St. Paul has been charging homeowners and businesses a fee for the maintenance the city does in front of their buildings. Stuff like snow plowing, tree trimming, keeping the street lights working, fixing potholes and sidewalks. 

The more curb space your property had, the higher your "right of way assessment" was. And this applied to all buildings, even nonprofits like churches, hospitals, and colleges that don't pay property taxes. 

Last summer the Minnesota Supreme Court agreed with a downtown church that St. Paul's "assessment" was actually a tax and the city needed to get rid of it. So starting next year homeowners will not make right of way payments. Instead – under Coleman's plan, at least – they'll pay that money with their property taxes. 

City officials emphasized the total they're collecting for street and sidewalk maintenance is staying the same. What individual property owner pays will change some in the transition from fees to taxes. Higher-valued businesses and office towers will pay more, the Pioneer Press says, while owners of lower-valued homes will actually pay less.

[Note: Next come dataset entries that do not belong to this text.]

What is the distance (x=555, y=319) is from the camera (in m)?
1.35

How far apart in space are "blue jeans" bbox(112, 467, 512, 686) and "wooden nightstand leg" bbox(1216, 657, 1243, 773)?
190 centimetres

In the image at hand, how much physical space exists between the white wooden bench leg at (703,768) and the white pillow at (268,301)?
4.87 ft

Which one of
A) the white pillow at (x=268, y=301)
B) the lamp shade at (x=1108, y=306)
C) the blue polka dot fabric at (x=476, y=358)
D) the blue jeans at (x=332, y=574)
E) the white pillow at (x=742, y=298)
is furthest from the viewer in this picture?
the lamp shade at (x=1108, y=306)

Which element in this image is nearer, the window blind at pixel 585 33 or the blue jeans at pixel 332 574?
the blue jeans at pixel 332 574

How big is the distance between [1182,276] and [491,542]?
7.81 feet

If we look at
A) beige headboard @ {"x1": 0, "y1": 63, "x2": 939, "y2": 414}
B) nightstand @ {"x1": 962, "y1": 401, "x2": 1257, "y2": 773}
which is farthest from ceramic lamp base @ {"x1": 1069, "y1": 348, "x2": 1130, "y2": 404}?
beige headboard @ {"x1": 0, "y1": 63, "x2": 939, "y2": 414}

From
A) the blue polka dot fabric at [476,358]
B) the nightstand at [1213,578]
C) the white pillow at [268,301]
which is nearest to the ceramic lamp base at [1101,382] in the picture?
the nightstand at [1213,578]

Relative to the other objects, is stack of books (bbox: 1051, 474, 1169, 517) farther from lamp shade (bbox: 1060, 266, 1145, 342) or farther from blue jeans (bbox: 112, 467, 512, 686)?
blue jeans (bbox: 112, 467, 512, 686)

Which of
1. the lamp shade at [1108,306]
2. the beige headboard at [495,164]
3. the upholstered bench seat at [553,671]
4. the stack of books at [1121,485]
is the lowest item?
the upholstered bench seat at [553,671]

Those churches, schools, and other nonprofits are off the hook for now, although the city is looking at a possible payment-in-lieu-of-taxes it might charge them to help cover the services they get. 

Total budget slightly smaller

Coleman's total proposed budget of $561 million is $1.5 million less than what the city is spending this year.

It includes six new police officers, including four who would be assigned to the department's new Mental Health Crisis Unit. 

The budget also includes body worn cameras for cops. And based on a recent study Coleman is recommending a couple more paramedic units for the fire department. 

The budget plan now goes to the city council for approval by the end of the year.